Closed jouvin closed 10 years ago
The delayed processing has been broken by the fact that is_executable
method in CAF::Process
runs the command... Thus the delayed processing is configured after the end of the command...
if ( $p->is_executable() ) {
# Delay processing of some signals
delay_signals();
Clearly need at least a workaround in 14.8.0 final release... If the problem is difficult to solve in CAF
whe can make the change in signal handling independent of the fact that we can execute the command...
Forgot my previous comment... is_executable()
is not the problem and doing just what is expected!
I reviewed the code doing the signal handling and could not found anything wrong. The previous commit logs actions related to delayed signal processing at info level. This should help troubleshoot this problem and is a better information for site admins anyway.
I suggest merging this in 14.8.0 and going on with the release. The problem itself is harmless with the ncm-spma
fix and the improved logging will help to troubleshoot the problem... at next Quattor update after the release (next release RC).
More debugging will be analysed during RC cycle.
After detailed analysis of logs during 14.10.0-rc2, I confirm that everything works as expected. The uncompleted YUM transactions cannot be seen anymore but this is probably due to the fact that ncm-spma
runs yum-complete-transaction
. Anyway, with delayed signal processing, there should be no uncompleted transaction left...

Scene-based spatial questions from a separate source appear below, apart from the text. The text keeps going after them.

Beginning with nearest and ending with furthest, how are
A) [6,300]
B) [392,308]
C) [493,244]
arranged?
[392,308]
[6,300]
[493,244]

There are as many restarts of ncm-ncd
as there are RPM scripts doing a ncm-cdispd
restart... Currently we have two: ncm-cdispd
and ncm-cdp-listend
. There is not much that can be done as the new ncm-cdispd
process is started immediately, before completion of the existing one, and waits for the first one to complete before really running the components (ncm-ncd
lock). Apart the fact that this is a bit surprising when you look at the logs, this is harmless (as long as configuration module are idempotent... but they need to be by design!) and avoid a more complex strategy to handle properly TERM
signal.
I'm in favor of closing this issue, if nobody objects it.
Closing after 14.10.0-RC3... Reopen if seen again or if any sign of a hidden problem...
After deployment of a new Quattor version, there are 2 uncomplete YUM transaction left in 14.8.0-rc5 (https://github.com/quattor/release/issues/54). This means that delayed signal processing does not work as expected, at least during the upgrade process. It was well tested when added in July but a race condition may be present...
This is harmless as we run
yum-complete-transaction
as part of SPMA, as long as https://github.com/quattor/configuration-modules-core/issues/294 is merged.This issue probably explains #14.